** start of Material provided **

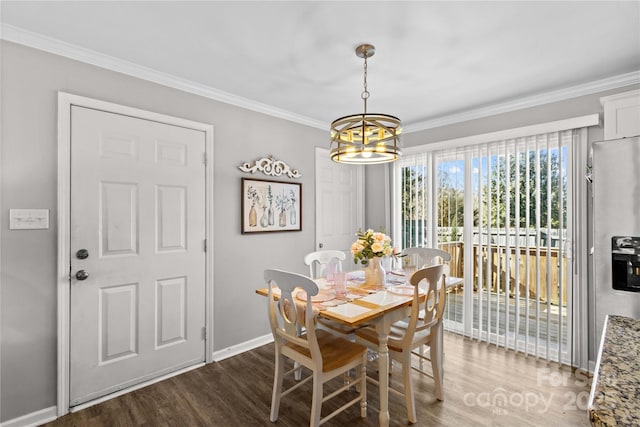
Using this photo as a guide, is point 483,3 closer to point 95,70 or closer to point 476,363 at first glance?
point 95,70

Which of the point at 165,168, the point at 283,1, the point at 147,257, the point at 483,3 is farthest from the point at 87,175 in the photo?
the point at 483,3

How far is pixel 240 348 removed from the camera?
9.90ft

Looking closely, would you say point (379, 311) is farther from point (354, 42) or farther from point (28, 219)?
point (28, 219)

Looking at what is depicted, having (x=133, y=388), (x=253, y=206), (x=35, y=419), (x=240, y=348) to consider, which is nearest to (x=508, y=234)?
(x=253, y=206)

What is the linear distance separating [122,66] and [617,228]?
3592 mm

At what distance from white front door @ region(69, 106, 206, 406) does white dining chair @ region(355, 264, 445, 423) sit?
1580 mm

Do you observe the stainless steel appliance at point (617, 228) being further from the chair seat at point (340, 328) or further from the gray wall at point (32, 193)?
the gray wall at point (32, 193)

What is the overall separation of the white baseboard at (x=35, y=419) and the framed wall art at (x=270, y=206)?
1.83m

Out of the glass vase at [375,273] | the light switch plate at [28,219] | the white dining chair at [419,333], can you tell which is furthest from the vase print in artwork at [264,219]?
the light switch plate at [28,219]

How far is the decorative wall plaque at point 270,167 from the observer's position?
3.07 m

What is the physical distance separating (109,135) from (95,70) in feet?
1.52

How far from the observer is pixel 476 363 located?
2748mm

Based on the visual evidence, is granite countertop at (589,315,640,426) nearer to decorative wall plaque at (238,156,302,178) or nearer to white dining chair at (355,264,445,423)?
white dining chair at (355,264,445,423)

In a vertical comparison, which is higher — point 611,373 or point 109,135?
point 109,135
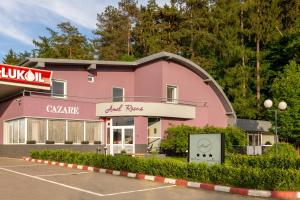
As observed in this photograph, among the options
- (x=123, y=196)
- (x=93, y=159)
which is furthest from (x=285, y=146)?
(x=123, y=196)

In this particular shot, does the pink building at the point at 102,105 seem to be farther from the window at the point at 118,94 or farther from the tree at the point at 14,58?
the tree at the point at 14,58

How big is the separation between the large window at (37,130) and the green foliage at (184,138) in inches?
325

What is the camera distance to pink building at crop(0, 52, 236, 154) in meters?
29.1

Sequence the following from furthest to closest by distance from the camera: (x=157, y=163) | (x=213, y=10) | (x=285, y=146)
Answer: (x=213, y=10) → (x=285, y=146) → (x=157, y=163)

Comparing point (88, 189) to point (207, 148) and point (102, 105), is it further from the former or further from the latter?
point (102, 105)

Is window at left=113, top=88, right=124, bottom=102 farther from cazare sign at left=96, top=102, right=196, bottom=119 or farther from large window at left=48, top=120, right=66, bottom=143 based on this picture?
large window at left=48, top=120, right=66, bottom=143

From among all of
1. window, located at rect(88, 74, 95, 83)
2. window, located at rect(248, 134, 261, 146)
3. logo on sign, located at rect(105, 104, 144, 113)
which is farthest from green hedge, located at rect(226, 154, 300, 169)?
window, located at rect(248, 134, 261, 146)

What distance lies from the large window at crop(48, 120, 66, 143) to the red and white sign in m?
2.73

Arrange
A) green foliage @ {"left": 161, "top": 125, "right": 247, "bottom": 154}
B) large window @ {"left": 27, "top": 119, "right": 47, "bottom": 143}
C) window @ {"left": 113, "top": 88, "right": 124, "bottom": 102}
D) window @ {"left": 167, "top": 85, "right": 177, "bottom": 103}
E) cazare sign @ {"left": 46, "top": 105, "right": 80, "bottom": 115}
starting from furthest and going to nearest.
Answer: window @ {"left": 113, "top": 88, "right": 124, "bottom": 102} < window @ {"left": 167, "top": 85, "right": 177, "bottom": 103} < cazare sign @ {"left": 46, "top": 105, "right": 80, "bottom": 115} < green foliage @ {"left": 161, "top": 125, "right": 247, "bottom": 154} < large window @ {"left": 27, "top": 119, "right": 47, "bottom": 143}

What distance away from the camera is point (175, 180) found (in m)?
15.1

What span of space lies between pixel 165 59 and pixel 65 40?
38578mm

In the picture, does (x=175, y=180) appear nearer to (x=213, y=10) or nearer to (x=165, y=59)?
(x=165, y=59)

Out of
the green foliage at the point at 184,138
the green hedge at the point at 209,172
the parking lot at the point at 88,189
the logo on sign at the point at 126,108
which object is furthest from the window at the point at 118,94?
the parking lot at the point at 88,189

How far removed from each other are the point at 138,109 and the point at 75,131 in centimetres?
487
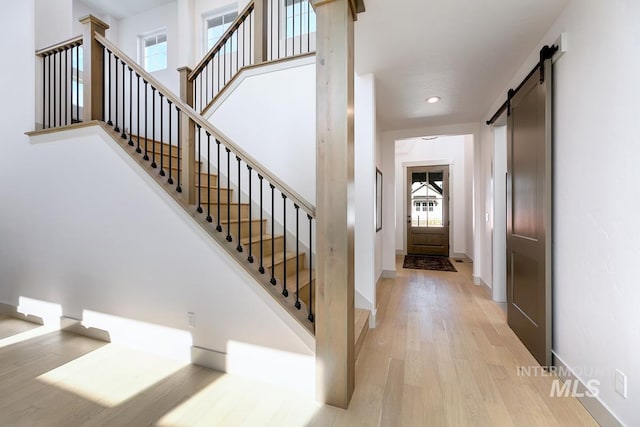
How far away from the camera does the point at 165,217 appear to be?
7.45ft

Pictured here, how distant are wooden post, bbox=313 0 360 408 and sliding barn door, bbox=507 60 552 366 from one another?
4.96 ft

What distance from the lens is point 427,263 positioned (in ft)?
20.2

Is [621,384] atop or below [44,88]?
below

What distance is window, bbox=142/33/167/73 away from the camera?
581cm

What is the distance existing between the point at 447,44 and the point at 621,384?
246cm

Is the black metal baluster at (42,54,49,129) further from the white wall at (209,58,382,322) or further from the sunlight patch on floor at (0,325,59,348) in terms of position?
the sunlight patch on floor at (0,325,59,348)

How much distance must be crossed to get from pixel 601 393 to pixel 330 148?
6.74 ft

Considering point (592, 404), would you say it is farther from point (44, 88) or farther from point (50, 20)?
point (50, 20)

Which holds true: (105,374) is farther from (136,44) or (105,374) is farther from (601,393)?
(136,44)

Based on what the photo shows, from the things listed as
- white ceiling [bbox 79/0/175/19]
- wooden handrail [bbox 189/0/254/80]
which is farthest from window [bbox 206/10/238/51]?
wooden handrail [bbox 189/0/254/80]

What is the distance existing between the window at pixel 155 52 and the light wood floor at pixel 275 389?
17.2ft

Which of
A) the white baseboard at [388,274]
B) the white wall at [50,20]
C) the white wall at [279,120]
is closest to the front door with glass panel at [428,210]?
the white baseboard at [388,274]

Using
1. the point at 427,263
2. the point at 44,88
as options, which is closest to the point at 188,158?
the point at 44,88

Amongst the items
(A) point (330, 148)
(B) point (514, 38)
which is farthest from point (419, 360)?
(B) point (514, 38)
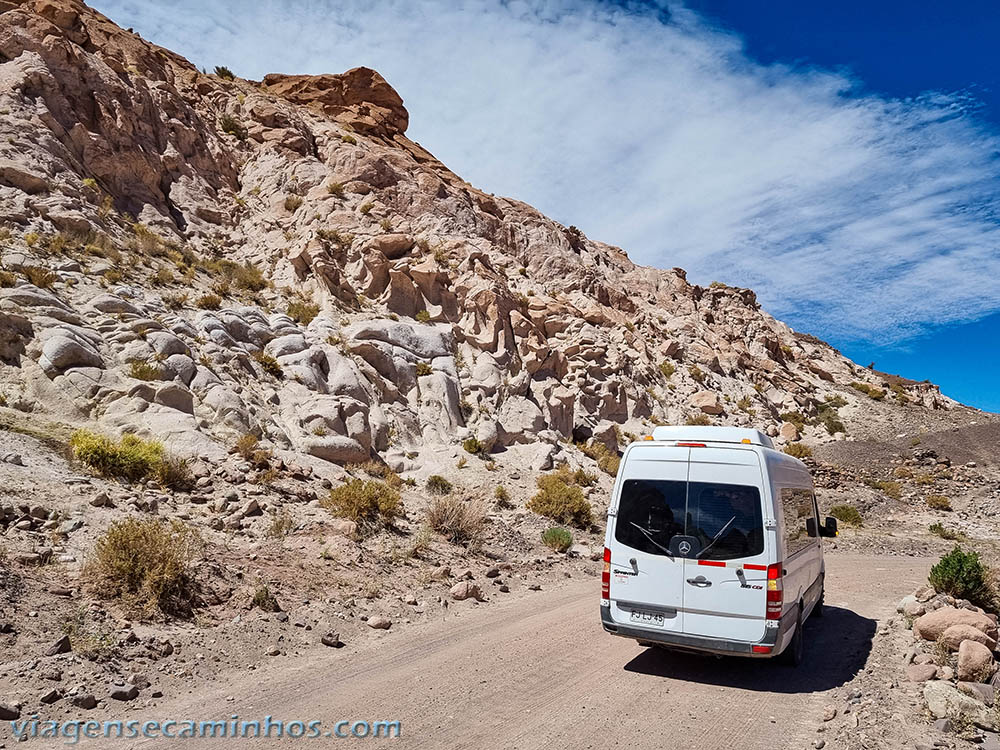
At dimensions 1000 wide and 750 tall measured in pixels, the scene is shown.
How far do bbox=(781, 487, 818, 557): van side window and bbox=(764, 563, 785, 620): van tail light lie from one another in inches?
18.7

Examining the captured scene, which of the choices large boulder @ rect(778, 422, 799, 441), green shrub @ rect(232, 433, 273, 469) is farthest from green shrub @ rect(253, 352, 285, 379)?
large boulder @ rect(778, 422, 799, 441)

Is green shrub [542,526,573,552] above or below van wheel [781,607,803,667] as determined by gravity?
above

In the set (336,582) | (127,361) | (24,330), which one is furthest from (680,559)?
(24,330)

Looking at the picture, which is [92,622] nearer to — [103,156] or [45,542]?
[45,542]

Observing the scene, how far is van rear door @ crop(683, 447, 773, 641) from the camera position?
21.2 ft

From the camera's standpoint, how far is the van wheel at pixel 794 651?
23.9ft

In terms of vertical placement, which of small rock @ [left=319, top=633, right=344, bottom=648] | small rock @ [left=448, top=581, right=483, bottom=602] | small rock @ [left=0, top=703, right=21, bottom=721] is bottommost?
small rock @ [left=319, top=633, right=344, bottom=648]

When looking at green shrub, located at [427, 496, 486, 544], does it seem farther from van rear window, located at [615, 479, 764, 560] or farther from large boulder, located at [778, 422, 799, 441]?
large boulder, located at [778, 422, 799, 441]

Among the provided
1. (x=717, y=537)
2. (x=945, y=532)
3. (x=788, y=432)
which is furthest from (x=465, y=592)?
(x=788, y=432)

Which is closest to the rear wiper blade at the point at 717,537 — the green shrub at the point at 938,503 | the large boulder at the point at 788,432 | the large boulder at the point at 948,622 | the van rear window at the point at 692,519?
the van rear window at the point at 692,519

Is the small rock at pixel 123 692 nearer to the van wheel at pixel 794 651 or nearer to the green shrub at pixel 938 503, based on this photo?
the van wheel at pixel 794 651

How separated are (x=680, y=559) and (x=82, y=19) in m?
34.0

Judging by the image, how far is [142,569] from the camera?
7.62m

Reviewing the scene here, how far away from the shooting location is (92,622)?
6.71 metres
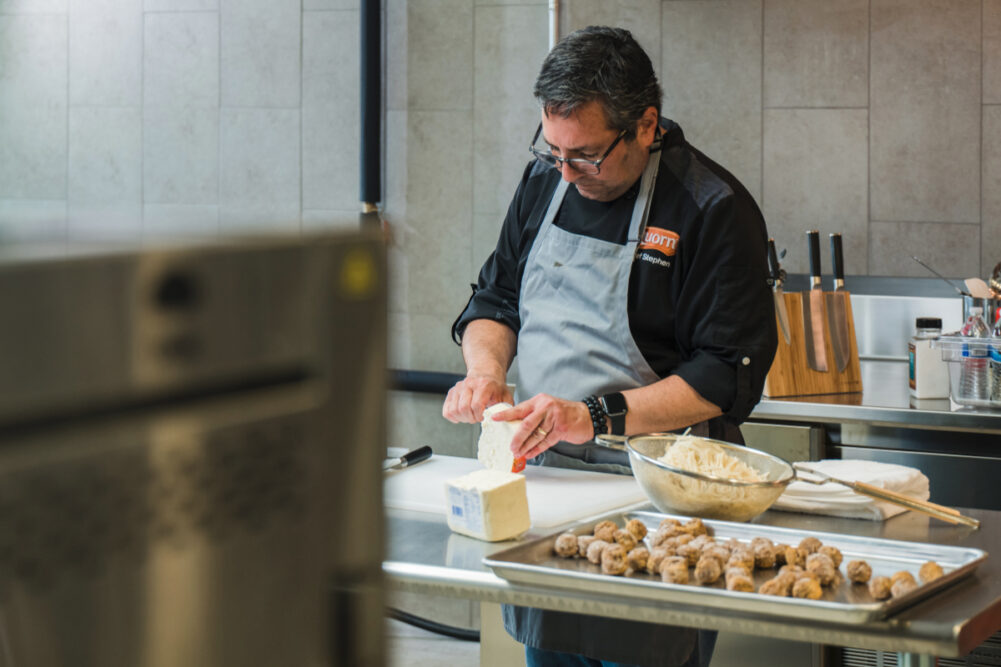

** end of Material provided **

## Directions
Can you write out the lines from the one containing "How separated are" through the end of the records again, substituting "the lens" for "the camera" and changing nothing else, with the pictures left out?

## Exercise answer
How separated are (x=680, y=559) and (x=82, y=19) in m?
34.0

Judging by the image, how far is [142,569] from the lens?
7.62m

Reviewing the scene here, how far away from the shooting location is (92,622)?
6.71 metres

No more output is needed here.